Benedict XVI Has a Father, Romano Guardini

He was the guide of the young Ratzinger, who has not ceased to draw inspiration from his thought. Forty years after the death of the great Italian-German intellectual, an analysis of his influence on the current pope
by Sandro Magister. (2008)
One crucial point of encounter between the current pope and Guardini is undoubtedly the liturgy. Both are united by a shared passion for this. In order to make his debt to Guardini clear, Ratzinger entitled his book on the topic of the liturgy, published on the feast of St. Augustine in 1999 and extraordinarily successful (four editions in one year), "Introduction to the Spirit of the Liturgy," referring to the famous "The Spirit of the Liturgy" by Guardini, published in 1918. 
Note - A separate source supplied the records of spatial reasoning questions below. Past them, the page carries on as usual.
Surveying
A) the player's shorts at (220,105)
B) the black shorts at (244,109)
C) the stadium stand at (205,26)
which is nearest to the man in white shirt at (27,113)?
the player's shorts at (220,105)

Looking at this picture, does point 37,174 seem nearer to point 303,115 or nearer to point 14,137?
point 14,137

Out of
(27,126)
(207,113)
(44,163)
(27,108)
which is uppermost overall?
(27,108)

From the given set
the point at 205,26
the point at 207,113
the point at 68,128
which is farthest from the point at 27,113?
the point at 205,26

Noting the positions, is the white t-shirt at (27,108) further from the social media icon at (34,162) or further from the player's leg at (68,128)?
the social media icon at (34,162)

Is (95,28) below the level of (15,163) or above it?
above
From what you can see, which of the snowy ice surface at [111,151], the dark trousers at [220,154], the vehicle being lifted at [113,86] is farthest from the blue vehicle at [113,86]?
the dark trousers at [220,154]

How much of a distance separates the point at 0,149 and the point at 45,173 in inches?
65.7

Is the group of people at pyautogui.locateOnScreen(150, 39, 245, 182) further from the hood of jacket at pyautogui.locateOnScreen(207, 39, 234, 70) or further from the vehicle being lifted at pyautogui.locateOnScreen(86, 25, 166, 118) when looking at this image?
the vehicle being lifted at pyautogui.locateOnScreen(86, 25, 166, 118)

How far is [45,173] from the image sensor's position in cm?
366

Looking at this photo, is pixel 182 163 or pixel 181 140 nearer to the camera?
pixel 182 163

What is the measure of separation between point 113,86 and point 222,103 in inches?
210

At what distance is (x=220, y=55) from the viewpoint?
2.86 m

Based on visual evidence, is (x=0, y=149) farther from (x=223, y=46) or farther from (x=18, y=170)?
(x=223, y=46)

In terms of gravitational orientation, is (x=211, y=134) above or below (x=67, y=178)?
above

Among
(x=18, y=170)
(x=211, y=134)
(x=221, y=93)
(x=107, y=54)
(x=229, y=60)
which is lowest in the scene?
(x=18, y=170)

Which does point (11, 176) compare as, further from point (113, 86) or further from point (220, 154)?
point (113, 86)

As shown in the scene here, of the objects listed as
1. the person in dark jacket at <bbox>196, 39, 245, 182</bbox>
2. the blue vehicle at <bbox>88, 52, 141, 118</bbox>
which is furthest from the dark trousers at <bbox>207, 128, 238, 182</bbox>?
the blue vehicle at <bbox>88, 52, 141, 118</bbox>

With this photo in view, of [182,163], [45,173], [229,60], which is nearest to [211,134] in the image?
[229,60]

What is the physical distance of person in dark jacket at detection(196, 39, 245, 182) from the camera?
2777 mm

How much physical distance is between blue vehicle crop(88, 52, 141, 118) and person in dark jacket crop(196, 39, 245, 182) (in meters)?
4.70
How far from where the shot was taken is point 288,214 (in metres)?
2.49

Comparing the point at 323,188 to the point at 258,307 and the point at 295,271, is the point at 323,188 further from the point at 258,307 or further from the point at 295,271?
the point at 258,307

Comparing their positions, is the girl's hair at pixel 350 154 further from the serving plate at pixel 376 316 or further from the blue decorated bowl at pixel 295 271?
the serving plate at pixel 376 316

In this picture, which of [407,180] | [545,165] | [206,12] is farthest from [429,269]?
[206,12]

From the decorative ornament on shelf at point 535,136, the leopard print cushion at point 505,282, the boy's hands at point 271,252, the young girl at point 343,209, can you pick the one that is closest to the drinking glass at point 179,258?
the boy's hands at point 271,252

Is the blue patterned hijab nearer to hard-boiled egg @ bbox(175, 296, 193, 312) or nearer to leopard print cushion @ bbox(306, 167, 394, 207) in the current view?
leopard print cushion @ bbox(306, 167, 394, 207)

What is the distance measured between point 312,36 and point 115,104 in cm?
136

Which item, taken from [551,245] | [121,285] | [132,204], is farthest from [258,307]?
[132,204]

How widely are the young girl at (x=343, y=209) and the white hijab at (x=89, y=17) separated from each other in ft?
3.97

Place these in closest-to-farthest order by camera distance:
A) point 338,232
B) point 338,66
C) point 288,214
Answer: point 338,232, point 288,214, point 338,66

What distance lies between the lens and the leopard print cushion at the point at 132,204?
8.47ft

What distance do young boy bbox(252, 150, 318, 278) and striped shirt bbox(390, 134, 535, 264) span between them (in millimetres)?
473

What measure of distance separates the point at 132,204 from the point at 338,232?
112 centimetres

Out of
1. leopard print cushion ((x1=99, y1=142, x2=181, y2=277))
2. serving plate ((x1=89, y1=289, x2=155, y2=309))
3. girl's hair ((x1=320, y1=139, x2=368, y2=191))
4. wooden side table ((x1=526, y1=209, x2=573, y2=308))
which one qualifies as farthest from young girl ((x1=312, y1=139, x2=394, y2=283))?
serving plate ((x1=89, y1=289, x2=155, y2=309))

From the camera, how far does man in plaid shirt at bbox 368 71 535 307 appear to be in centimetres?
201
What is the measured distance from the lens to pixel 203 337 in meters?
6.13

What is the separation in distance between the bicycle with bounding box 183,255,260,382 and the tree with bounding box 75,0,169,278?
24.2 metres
Ratzinger himself writes in the foreword to his book: "One of the first works that I read after beginning my theological studies, at the beginning of 1946, was Romano Guardini's first book, 'The Spirit of the Liturgy', a small book published at Easter of 1918..., reprinted a number of times up until 1957... It contributed in a decisive manner to the rediscovery of the liturgy, with its beauty, hidden richness, and greatness that transcends time, as the vital center of the Church and of Christian life. It made its contribution to having the liturgy celebrated in an 'essential' manner (a term rather precious to Guardini); the desire was to understand it on the basis of its interior nature and form, as a prayer inspired and guided by the Holy Spirit himself, in which Christ continues to become present for us, to enter into our lives." 
The celebration of the liturgy is the true self-fulfillment of the Christian, and therefore in the struggle over symbolism and the liturgy, what is at stake – Ratzinger notes, following Guardini's teaching – is the development of the essential dimension of man. 
Guardini, Ratzinger recalls, found himself in the thick of the drama over the modernist crisis. How did he emerge from it? ... (H)e went in search of a new foundation, and found it beginning with his own conversion...  (N)o longer an encounter with God in the universal sense, but with "God in the concrete." At that moment, Guardini, Ratzinger stresses, understood that he held everything in his hand, his entire life, and had to decide how to spend it. His decision was to give his life to the Church, and from this arose his fundamental theological option: "Guardini was convinced that only thinking in harmony with the Church leads to freedom, and, above all, makes theology possible." 
...

Ratzinger reminds us in the words of Guardini "with a heartfelt appeal that ordinarily seemed entirely foreign to him, opposing the politicization of the university and its infiltration by party leadership, political chatter, the noise of the streets, and he cried out to his listeners: Ladies and gentlemen, do not permit this! This concerns that which is common to all of us, our future." 

Link to see Bidding farewell Pope Benedict XVI quotes Romano Guardini - a voice still relevant and should be made audible again (Part 1)

I leave you with one of my favorite quotes of Guardini: "With the advent of Christ man confronted a decision which placed him on a new level of existence.  Soren Kierkegaard made this fact clear, once and for all.  With the coming of Christ man's existence took on an earnestness which classical antiquity never knew simply because it had no way of knowing it.  The earnestness did not spring from human maturity; it sprang from the call which each person received from God through Christ.  With this call the person opened his eyes, he was awakened for the first time in his life."